The first docs in the World’s Largest Telescopes: Beyond the Milky Way project will be delivered in 2024

Australian factual indie White Spark Pictures is developing a documentary that follows the decade-long construction of the Square Kilometre Array (SKA) telescopes.

Titled The World’s Largest Telescopes: Beyond the Milky Way, the first 2×60’ or 1×90’ instalment will be delivered in 2024, with a further two series planned.

The docuseries will chart the key milestones and discoveries of the SKA telescope project, which brings together astronomers, engineers and scientists from 16 countries to build the world’s largest network of radio telescopes, capable of seeing further into space than ever before.

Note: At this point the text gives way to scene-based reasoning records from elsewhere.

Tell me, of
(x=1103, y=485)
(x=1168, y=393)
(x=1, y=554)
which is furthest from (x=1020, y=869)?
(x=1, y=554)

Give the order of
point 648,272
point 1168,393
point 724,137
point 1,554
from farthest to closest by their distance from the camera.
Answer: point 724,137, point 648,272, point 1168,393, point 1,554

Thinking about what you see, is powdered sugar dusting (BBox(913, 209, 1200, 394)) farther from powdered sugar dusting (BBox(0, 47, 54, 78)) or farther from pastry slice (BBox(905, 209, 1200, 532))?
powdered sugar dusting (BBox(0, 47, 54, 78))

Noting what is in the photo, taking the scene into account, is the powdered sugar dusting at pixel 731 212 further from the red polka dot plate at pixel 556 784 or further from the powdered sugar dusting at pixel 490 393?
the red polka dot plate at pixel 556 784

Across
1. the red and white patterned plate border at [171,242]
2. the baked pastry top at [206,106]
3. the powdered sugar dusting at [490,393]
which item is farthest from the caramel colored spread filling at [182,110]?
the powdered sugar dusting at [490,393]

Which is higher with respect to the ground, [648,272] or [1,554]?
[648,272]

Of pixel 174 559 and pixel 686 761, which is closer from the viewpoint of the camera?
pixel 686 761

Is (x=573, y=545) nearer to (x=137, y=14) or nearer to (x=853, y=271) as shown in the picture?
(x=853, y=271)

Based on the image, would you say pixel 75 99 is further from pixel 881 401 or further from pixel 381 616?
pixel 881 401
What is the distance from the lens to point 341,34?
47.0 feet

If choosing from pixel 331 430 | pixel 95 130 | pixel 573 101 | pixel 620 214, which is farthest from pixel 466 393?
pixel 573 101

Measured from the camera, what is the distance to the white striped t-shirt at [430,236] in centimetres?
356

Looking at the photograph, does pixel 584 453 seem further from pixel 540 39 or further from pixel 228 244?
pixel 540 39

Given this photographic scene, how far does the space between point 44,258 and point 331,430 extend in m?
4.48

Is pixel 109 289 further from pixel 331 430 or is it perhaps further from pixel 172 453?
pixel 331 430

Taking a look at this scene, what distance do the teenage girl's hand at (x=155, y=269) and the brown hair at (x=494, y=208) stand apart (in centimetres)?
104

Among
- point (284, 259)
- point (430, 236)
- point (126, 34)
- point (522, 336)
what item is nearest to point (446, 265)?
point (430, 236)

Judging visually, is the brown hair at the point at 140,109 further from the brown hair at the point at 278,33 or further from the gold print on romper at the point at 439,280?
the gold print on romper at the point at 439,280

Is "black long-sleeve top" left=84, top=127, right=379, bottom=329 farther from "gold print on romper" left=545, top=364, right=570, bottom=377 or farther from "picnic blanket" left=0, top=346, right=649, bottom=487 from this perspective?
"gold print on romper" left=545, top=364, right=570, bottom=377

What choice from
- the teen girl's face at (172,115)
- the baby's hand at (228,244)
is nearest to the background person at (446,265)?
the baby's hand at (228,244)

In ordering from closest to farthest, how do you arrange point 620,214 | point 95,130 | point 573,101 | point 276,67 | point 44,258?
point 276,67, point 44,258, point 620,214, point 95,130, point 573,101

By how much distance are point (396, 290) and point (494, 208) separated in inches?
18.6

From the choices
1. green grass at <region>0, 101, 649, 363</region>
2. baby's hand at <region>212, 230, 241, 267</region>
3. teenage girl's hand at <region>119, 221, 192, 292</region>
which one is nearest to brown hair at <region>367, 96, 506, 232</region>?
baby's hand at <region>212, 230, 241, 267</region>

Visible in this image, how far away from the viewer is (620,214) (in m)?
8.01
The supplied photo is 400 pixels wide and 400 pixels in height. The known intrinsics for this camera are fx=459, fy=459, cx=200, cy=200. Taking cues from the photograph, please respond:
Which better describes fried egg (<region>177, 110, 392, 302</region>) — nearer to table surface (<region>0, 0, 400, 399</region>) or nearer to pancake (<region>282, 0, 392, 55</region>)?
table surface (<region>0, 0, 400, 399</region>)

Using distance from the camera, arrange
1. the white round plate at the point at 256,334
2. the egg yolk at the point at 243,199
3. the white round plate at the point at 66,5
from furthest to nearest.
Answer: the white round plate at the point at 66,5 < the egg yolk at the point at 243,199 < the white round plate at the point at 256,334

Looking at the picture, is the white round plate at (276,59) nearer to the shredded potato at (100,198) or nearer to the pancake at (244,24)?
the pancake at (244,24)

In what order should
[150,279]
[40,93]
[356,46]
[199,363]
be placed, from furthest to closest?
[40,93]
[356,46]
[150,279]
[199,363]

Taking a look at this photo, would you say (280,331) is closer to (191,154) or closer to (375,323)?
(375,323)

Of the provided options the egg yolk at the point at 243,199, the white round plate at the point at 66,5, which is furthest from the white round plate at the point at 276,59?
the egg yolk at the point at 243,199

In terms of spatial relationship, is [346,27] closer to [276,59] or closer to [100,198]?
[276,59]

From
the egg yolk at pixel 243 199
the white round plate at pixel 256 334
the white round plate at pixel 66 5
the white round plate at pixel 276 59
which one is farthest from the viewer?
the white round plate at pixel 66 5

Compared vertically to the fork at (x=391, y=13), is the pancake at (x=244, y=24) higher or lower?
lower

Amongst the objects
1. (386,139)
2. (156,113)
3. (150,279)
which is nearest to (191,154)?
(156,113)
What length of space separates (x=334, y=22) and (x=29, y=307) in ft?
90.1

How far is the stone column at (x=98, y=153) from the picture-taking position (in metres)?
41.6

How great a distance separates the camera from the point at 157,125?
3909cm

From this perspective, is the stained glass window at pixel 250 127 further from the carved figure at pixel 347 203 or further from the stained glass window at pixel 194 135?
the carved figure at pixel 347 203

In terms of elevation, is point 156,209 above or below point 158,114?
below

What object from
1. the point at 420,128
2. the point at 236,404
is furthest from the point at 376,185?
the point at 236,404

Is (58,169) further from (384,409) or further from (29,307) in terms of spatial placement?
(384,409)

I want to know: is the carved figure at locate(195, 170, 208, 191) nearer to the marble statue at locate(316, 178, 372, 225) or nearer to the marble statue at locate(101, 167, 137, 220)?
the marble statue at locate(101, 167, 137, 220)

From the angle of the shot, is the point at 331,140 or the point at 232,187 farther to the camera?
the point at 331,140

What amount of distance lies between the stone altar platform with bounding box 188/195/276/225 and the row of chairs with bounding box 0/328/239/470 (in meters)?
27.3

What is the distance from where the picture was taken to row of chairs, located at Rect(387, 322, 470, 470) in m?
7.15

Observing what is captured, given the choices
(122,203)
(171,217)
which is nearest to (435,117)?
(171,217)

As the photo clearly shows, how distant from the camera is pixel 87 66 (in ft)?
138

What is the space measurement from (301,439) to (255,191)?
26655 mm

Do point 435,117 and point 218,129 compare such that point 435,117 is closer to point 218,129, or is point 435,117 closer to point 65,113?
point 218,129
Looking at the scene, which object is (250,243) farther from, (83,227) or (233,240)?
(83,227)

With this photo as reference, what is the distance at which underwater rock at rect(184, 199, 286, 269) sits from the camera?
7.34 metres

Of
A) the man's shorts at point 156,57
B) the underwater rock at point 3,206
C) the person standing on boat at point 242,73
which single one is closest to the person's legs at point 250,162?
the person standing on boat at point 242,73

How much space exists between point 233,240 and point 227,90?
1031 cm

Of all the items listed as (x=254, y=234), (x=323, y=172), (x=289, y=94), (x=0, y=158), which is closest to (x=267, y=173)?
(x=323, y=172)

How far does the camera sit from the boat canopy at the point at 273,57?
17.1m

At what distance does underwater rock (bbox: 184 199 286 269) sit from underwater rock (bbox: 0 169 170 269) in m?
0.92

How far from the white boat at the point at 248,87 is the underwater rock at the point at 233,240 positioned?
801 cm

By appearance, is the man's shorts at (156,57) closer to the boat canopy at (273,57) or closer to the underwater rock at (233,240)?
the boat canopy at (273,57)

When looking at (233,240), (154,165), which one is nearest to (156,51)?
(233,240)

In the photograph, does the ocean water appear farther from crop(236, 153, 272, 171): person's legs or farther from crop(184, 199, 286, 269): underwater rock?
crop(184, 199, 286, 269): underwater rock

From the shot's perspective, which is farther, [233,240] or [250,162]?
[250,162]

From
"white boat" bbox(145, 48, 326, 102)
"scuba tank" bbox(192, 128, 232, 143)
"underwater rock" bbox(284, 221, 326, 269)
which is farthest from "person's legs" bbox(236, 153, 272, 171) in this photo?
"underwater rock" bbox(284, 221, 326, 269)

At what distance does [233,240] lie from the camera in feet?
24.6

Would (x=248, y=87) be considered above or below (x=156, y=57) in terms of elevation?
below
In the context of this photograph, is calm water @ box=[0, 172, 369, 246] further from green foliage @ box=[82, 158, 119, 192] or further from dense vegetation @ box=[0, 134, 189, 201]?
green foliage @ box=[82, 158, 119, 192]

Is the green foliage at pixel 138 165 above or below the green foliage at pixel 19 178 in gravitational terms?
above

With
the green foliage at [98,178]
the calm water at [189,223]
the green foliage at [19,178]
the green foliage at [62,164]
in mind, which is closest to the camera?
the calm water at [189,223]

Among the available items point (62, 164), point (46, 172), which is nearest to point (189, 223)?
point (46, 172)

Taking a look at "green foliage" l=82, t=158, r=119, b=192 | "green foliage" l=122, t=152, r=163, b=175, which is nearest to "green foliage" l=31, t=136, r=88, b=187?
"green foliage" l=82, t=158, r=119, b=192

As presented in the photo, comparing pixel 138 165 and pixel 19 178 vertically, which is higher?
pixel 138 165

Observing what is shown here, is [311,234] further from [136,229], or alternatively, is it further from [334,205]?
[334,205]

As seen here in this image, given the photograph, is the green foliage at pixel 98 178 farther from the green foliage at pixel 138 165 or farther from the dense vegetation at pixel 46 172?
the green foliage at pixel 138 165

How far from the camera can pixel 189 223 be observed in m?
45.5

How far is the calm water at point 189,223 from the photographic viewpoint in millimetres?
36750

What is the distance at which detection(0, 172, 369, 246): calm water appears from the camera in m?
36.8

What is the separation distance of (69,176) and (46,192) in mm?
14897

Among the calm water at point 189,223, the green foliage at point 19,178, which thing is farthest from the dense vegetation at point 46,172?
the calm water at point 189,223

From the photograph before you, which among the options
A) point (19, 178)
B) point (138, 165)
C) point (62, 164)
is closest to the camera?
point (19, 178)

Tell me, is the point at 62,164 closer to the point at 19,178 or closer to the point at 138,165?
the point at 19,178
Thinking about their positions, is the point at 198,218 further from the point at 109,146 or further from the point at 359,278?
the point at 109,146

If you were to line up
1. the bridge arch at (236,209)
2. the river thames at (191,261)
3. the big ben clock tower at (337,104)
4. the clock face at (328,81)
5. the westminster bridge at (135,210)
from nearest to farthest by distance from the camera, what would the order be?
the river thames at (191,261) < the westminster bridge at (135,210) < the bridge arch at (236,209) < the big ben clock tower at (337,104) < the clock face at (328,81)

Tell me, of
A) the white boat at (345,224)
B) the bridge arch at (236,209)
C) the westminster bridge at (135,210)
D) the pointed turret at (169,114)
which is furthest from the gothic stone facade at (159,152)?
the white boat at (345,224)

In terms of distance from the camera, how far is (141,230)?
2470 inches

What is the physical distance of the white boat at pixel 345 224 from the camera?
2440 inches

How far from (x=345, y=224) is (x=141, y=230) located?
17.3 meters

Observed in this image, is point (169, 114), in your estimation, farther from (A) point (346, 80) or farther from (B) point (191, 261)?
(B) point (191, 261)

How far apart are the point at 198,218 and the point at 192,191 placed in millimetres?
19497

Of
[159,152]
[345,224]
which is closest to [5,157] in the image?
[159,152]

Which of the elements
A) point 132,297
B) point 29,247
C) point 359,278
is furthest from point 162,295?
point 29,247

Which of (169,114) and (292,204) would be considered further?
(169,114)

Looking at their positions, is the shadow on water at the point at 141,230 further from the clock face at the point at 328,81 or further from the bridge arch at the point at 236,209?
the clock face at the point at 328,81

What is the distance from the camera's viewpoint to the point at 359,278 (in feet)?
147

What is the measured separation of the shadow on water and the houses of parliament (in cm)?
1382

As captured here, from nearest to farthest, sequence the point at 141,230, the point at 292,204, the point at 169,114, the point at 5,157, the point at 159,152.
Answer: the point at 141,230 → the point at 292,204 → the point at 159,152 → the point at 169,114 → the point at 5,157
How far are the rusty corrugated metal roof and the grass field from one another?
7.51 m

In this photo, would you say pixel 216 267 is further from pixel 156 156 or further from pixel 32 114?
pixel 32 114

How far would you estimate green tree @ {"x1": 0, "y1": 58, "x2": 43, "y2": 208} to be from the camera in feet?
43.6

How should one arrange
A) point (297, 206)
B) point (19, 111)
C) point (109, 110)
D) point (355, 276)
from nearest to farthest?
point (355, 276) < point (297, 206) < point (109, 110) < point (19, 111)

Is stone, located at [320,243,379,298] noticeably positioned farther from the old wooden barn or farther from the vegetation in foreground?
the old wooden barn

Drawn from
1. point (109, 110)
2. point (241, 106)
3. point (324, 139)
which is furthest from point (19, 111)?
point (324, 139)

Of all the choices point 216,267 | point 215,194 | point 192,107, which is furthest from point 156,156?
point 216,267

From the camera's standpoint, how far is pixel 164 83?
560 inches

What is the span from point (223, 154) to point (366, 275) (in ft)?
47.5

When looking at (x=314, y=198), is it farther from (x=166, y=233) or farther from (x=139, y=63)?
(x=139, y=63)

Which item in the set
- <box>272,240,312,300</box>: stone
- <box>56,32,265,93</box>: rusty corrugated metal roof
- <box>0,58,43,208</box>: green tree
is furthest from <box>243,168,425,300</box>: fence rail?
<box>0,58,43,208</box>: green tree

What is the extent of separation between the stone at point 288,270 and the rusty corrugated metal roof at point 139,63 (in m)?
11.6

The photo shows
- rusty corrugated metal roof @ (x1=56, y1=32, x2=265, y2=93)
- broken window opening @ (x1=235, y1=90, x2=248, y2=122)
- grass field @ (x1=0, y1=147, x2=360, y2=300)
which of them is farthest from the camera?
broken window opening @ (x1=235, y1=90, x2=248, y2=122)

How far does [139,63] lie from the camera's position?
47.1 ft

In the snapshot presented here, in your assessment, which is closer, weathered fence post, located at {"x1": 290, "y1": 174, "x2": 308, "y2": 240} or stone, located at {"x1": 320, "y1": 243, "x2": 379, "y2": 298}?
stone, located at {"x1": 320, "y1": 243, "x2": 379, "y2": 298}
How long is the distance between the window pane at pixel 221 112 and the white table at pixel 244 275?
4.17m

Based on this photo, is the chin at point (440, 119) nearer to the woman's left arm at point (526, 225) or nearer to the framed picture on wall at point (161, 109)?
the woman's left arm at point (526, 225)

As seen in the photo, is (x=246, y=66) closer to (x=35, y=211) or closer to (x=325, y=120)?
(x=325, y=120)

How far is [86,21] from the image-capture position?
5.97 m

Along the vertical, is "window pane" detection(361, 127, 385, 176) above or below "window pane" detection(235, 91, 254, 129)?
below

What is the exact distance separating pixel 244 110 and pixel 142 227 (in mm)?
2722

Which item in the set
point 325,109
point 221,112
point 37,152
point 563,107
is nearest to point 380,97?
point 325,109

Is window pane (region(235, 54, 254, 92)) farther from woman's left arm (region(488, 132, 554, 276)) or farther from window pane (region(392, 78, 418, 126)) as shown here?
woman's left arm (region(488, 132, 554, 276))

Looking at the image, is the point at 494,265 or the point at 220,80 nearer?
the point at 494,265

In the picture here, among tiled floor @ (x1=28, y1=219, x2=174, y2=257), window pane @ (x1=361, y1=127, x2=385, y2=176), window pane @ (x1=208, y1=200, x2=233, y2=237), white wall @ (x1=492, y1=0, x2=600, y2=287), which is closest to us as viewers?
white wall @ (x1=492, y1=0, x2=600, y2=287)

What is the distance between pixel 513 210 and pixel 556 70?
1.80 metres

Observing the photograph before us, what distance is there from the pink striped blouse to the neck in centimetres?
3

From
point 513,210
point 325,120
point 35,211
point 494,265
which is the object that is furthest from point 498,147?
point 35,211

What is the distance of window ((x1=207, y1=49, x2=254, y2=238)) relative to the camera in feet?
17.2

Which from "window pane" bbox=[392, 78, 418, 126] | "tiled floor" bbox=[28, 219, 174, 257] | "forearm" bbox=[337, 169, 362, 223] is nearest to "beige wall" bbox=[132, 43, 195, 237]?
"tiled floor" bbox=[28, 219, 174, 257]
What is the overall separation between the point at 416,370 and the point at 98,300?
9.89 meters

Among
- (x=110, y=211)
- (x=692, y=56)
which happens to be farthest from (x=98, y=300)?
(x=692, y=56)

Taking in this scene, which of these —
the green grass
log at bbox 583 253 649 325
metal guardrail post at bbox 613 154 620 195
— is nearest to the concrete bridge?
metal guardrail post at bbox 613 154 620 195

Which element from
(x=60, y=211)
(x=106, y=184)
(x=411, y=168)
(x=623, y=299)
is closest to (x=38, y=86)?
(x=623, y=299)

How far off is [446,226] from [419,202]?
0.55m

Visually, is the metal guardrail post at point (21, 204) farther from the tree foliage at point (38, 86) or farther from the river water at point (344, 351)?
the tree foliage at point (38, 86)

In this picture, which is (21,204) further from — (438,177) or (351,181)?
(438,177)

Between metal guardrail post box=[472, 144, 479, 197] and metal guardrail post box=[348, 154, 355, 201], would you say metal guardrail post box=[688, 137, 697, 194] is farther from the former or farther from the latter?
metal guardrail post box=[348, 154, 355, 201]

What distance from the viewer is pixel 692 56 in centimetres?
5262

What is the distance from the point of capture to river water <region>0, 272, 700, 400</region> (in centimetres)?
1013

The project involves the construction of hundreds of radio dishes across Southern Africa and hundreds of thousands of low-frequency antennas in Western Australia, which will enable astronomers to observe the first stars and galaxies to exist in the universe and give humanity its best-ever chance of discovering if there’s life beyond Earth.

After three decades of planning and initial construction activities around the world last year, the project is due to be completed at the end of the decade. White Spark Pictures’ docuseries will have access to the construction sites as well as the SKA Observatory’s headquarters in the UK.

White Spark Pictures’ consultant, Wild Thring Media, will launch the docuseries to broadcasters at the World Congress of Science & Factual Producers in Glasgow next week.

The series follows the prodco’s 30-minute immersive VR film Beyond the Milky Way, which is narrated by British physicist Brian Cox and takes viewers on an immersive tour of CSIRO’s Murchison Radio Astronomy Observatory, one of the Australian sites in the SKA project.

The film premiered in Australia last December and will roll out internationally over the coming months.